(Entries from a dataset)

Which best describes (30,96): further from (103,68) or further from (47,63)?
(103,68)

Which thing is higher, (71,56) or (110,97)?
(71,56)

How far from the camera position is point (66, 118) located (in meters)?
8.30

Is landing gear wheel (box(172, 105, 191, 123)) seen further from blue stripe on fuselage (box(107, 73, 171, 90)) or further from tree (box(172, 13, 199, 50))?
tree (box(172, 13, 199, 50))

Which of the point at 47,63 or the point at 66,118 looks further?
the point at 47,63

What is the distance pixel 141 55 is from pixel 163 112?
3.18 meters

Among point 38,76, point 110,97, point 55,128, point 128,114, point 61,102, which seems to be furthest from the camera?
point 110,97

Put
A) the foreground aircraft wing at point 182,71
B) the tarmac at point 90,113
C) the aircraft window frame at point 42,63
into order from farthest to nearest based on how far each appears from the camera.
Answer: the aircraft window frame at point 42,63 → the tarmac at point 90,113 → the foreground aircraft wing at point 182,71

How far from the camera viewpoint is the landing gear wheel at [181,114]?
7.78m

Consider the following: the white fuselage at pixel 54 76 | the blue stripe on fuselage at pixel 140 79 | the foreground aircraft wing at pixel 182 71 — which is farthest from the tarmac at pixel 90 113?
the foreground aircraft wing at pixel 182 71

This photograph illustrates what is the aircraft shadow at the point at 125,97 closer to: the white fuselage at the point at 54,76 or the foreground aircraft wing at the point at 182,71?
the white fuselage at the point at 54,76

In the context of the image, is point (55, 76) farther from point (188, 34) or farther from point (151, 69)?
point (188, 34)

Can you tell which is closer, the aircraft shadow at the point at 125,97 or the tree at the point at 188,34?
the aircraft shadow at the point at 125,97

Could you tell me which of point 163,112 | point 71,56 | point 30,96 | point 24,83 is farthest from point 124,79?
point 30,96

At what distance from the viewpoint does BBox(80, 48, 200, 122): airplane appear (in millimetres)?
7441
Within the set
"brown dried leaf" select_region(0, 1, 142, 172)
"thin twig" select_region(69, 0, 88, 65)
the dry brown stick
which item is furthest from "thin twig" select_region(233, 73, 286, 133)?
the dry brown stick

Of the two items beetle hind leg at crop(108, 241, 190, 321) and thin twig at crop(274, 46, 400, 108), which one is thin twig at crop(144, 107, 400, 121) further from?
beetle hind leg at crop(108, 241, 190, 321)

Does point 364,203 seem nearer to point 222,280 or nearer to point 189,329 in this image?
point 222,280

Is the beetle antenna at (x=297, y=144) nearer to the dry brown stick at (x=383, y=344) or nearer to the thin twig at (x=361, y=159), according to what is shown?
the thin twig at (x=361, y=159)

Problem
Can you retype every one of the records above without changing a single character?

Written solution
Which best describes (30,96): further from (103,68) or further from (47,63)?
(103,68)

Which thing is higher, (71,56) or (110,97)?
(71,56)

How far from the camera position is point (66, 118) located (in meters)?
8.30

Is landing gear wheel (box(172, 105, 191, 123)) seen further from blue stripe on fuselage (box(107, 73, 171, 90)) or further from tree (box(172, 13, 199, 50))?
tree (box(172, 13, 199, 50))

Which of the point at 47,63 or the point at 66,118 looks further?
the point at 47,63

What is the distance pixel 141 55 is from pixel 163 112?
3.18 meters

Among point 38,76, point 110,97, point 55,128, point 128,114, point 61,102, which seems to be furthest from the camera?
point 110,97

Put
A) the foreground aircraft wing at point 182,71
B) the tarmac at point 90,113
C) the aircraft window frame at point 42,63
into order from farthest to nearest based on how far each appears from the camera.
Answer: the aircraft window frame at point 42,63 → the tarmac at point 90,113 → the foreground aircraft wing at point 182,71

How far from the camera viewpoint is the landing gear wheel at [181,114]?
7.78m

Consider the following: the white fuselage at pixel 54 76 | the blue stripe on fuselage at pixel 140 79 | the foreground aircraft wing at pixel 182 71 — which is farthest from the tarmac at pixel 90 113?
the foreground aircraft wing at pixel 182 71

This photograph illustrates what is the aircraft shadow at the point at 125,97 closer to: the white fuselage at the point at 54,76 or the foreground aircraft wing at the point at 182,71?
the white fuselage at the point at 54,76

In the context of the image, is point (55, 76) farther from point (188, 34) or farther from point (151, 69)?
point (188, 34)

Can you tell which is closer, the aircraft shadow at the point at 125,97 or the tree at the point at 188,34?
the aircraft shadow at the point at 125,97

Could you tell me which of point 163,112 | point 71,56 | point 30,96 | point 24,83 is farthest from point 124,79?
point 30,96

At what distance from the viewpoint does BBox(80, 48, 200, 122): airplane appear (in millimetres)?
7441
Within the set
"brown dried leaf" select_region(0, 1, 142, 172)
"thin twig" select_region(69, 0, 88, 65)
the dry brown stick
which item is furthest from "thin twig" select_region(233, 73, 286, 133)?
the dry brown stick

Of the two items beetle hind leg at crop(108, 241, 190, 321) and thin twig at crop(274, 46, 400, 108), which one is thin twig at crop(144, 107, 400, 121) further from?
beetle hind leg at crop(108, 241, 190, 321)

Does point 364,203 seem nearer to point 222,280 or nearer to point 189,329 in this image?
point 222,280

Is the beetle antenna at (x=297, y=144) nearer to the dry brown stick at (x=383, y=344) or nearer to the thin twig at (x=361, y=159), according to what is shown?
the thin twig at (x=361, y=159)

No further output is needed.